Thanks to the current administration that has law-abiding citizens firmly convinced that they will, given the political opportunity, attempt to strip away the fundamental, personal right of the 2nd Amendment from the common man, gun ownership continues to skyrocket. But what about the facts? See: http://www.fbi.gov/about-us/cjis/ucr/crime-in-the-u.s/2010/preliminary-annual-ucr-jan-dec-2010 .

The facts according to the F.B.I. are that while more and more citizens of the United States avail themselves of their 2nd Amendment Right, there was a decrease of 5.5 percent in violent crime in 2010. More guns in the hands of the citizen yet again . . . less crime.

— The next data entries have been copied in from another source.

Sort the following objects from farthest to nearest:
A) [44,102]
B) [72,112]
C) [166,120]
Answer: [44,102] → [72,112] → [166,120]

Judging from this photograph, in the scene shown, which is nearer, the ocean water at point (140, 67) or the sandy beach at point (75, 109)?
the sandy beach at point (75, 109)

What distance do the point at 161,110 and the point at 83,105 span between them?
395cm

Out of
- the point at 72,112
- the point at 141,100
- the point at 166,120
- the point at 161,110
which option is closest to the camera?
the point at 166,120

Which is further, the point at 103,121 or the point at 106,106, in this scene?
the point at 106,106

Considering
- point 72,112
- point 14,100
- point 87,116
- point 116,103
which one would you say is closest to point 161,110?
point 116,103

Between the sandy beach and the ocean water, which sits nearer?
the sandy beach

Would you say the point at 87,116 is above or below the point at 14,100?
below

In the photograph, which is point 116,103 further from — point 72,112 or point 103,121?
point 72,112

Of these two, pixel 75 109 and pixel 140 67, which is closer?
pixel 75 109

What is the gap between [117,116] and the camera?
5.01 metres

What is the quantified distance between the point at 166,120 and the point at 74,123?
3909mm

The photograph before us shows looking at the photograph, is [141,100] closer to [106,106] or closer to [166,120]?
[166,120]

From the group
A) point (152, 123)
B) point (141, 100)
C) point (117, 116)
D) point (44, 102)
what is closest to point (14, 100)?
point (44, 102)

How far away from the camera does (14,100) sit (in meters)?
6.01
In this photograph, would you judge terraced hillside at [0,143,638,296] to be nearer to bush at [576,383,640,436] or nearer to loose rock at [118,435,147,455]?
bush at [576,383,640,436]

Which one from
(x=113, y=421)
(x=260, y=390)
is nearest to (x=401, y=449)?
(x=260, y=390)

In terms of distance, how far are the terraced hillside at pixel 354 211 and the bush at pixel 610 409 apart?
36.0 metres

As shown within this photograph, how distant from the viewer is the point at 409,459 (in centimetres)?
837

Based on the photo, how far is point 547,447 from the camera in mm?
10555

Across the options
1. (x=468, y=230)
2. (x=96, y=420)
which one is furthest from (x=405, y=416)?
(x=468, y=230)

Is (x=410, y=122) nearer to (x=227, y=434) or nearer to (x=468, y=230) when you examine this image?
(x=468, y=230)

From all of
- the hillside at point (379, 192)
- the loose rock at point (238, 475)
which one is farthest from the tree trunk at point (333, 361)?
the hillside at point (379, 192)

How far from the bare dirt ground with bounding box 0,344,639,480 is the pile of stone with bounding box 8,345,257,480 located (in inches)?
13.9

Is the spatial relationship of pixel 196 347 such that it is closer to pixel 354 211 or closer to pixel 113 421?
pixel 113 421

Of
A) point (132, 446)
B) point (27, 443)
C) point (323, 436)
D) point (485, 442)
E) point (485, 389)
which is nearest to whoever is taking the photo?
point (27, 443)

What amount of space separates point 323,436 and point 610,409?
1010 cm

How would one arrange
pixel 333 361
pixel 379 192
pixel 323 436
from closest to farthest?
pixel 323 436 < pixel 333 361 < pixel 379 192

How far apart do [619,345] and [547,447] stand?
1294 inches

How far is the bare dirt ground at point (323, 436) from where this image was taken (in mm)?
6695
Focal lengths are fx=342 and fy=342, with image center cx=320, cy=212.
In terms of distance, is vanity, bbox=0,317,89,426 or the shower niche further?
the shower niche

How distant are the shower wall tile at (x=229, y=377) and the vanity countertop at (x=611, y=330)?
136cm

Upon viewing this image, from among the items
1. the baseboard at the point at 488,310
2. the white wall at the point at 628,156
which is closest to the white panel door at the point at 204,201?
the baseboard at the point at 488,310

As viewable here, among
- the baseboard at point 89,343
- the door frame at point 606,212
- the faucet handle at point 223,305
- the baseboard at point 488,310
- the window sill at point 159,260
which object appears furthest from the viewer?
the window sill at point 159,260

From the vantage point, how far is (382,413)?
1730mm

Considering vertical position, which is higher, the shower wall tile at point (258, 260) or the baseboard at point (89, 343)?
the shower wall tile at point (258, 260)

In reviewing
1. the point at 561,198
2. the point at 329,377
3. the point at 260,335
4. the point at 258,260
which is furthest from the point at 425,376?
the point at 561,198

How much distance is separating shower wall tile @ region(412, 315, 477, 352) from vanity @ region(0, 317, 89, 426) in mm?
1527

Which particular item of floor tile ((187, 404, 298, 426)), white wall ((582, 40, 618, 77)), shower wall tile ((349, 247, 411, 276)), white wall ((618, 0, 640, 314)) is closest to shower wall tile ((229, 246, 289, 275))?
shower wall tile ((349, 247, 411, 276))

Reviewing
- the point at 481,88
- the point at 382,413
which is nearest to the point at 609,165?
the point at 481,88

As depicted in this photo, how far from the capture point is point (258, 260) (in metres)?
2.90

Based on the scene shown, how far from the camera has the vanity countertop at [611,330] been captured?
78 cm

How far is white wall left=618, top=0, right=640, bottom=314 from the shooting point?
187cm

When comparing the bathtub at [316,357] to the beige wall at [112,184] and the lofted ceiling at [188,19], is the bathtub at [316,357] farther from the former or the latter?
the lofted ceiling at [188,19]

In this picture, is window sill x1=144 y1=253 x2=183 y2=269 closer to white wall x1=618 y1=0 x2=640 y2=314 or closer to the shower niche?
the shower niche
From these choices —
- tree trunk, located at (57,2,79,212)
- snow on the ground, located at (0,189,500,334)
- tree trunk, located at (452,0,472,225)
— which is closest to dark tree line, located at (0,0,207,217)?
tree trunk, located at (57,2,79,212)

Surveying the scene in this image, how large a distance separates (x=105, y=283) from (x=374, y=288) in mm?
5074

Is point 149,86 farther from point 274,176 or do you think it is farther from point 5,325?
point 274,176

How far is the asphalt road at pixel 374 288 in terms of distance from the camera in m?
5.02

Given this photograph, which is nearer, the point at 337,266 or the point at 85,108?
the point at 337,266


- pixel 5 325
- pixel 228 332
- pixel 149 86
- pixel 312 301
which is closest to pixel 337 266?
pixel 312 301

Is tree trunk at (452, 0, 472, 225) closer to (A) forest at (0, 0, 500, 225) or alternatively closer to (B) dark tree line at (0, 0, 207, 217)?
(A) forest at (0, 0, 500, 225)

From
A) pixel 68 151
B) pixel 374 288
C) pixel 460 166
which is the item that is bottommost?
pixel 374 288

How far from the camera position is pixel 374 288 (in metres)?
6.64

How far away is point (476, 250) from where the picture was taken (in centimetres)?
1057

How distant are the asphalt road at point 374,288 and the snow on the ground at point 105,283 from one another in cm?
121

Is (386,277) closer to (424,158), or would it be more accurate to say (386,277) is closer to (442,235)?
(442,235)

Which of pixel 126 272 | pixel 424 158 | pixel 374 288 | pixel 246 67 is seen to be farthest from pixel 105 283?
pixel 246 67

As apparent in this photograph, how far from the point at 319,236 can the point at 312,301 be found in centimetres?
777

This is entirely consistent with Gary Kleck, Dr. Martin Fackler, John Lott, Chief Inspector Colin Greenwood, and historical data. Citizens that have the ability to defend themselves reduce crime. It is reprehensible to spit on the fundamental rights of American citizens. That this personal, fundamental right makes the United States safer for all citizens, except those who decide to commit violent acts, makes those who wish to defy and infringe upon the Second Amendment those who would increase violent crime if given their way.

Public officials swear or affirm to protect and uphold the Constitution. By what theory can they ignore their own oath of office? By what theory can government deny Freedom and Liberty to its own citizens? Surely punishing the common man, the law-abiding citizen, the only citizen inclined to obey the law is a damnable, unsustainable position.